Counter Proof? Negative times a Negative = Positive

[Fran3]

I have reviewed other "proofs" of how a negative number times a negative number equals a positive number ...

But how do I explain this?

Given: (-2 * -4) = X
Then: (-1)* (2 * 4) = X via factoring out negative one
So: (-1)*(8) = X
And so X = -8

Is my simple algebra wrong or what?

Thanks for any help.

 

[Otis]

Given: (-2 * -4)
Then: (-1)* (2 * 4)

Hello Fran. That factorization is not correct. Here's how we evaluate the product (-2 * -4) by factoring:

(-2)(-4) = (-1)(2)(-1)(4) = (-1)(-1)(2)(4) = (1)(8) = 8

I used the Commutative Property of Multiplication, to change the order of the factors.

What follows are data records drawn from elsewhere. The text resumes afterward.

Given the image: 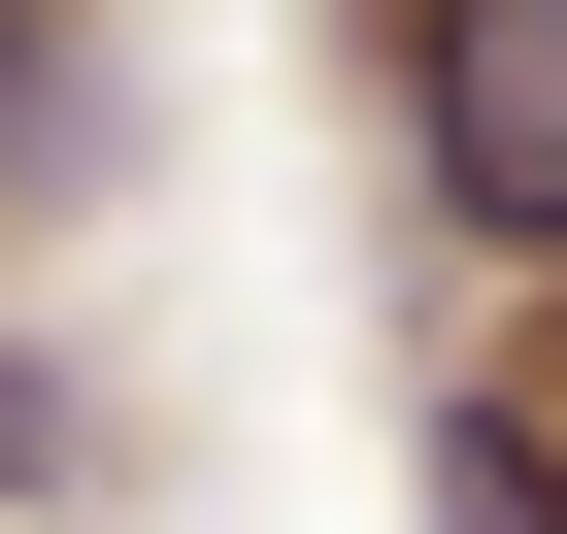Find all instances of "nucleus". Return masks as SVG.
<instances>
[{"mask_svg":"<svg viewBox=\"0 0 567 534\" xmlns=\"http://www.w3.org/2000/svg\"><path fill=\"white\" fill-rule=\"evenodd\" d=\"M434 534H567V434H534V401H467V434H434Z\"/></svg>","mask_w":567,"mask_h":534,"instance_id":"2","label":"nucleus"},{"mask_svg":"<svg viewBox=\"0 0 567 534\" xmlns=\"http://www.w3.org/2000/svg\"><path fill=\"white\" fill-rule=\"evenodd\" d=\"M401 134H434V234L567 301V0H401Z\"/></svg>","mask_w":567,"mask_h":534,"instance_id":"1","label":"nucleus"}]
</instances>
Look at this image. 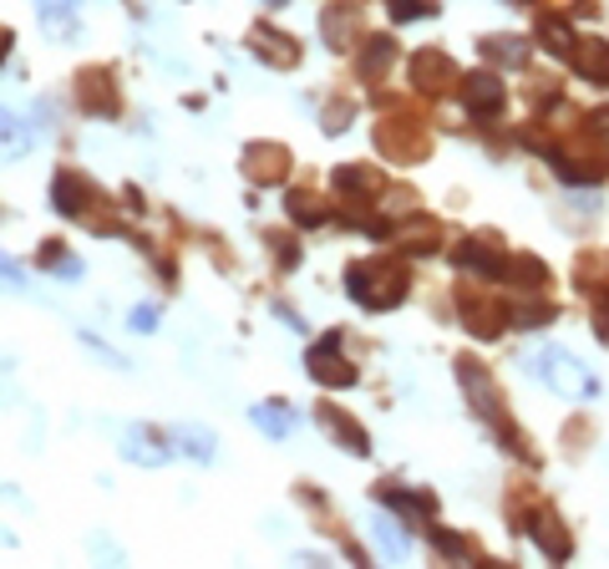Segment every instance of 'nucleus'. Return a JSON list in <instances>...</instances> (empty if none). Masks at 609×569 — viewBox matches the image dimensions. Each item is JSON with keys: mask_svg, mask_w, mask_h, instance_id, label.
Returning a JSON list of instances; mask_svg holds the SVG:
<instances>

Perhaps, you were thinking about how we factor sums or differences:

-2 – 4 = (-2 + -4) = (-1)(2 + 4) = (-1)(6) = -6


[imath]\;[/imath]

 

[Steven G]

I have reviewed other "proofs" of how a negative number times a negative number equals a positive number ...

But how do I explain this?

Given: (-2 * -4) = X
Then: (-1)* (2 * 4) = X via factoring out negative one
So: (-1)*(8) = X
And so X = -8

Is my simple algebra wrong or what?

Thanks for any help.

You clearly stated that you factored out -1. Now, if you factor out -1 from -2, you get -2 = (-1)*2. So (-2*-4) = (-2)*(-4)= (-1)*2*(-4)≠(-1)(-2*4). You lost the - sign for the -4.